### QUOTED PASSAGE
Having now seen the leaders of the "malignant faction" visited with condign "punishment" and put out of the way, Laud had the pleasure of having his early patron, bishop Williams — against whom he seems to have nursed a rancorous grudge, as though fearing that one day he might be a dangerous rival — arraigned before him in the Star Chamber, at first on the old charge of revealing the king's secrets, and afterwards in that of suborning a witness; and, having again delivered himself of a long and dignified speech, magnifying the enormity of the crime of subornation of perjury, especially in a clergyman and a bishop, and at the same time protesting his personal friendliness, he graciously and humbly leaves the accused to the tender mercies of a court thus "tuned," who sentenced him to pay a fine of £10,000, to be imprisoned during the king's pleasure, and to be suspended from all his offices, preferments, and functions.

### GIVEN DATA
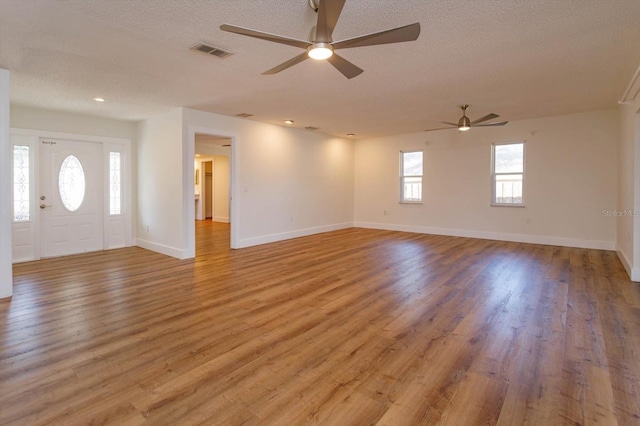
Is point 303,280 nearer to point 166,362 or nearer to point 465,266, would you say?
point 166,362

### TASK TO COMPLETE
In the passage about Laud and bishop Williams, how large a fine was Williams sentenced to pay?

### EXERCISE ANSWER
£10,000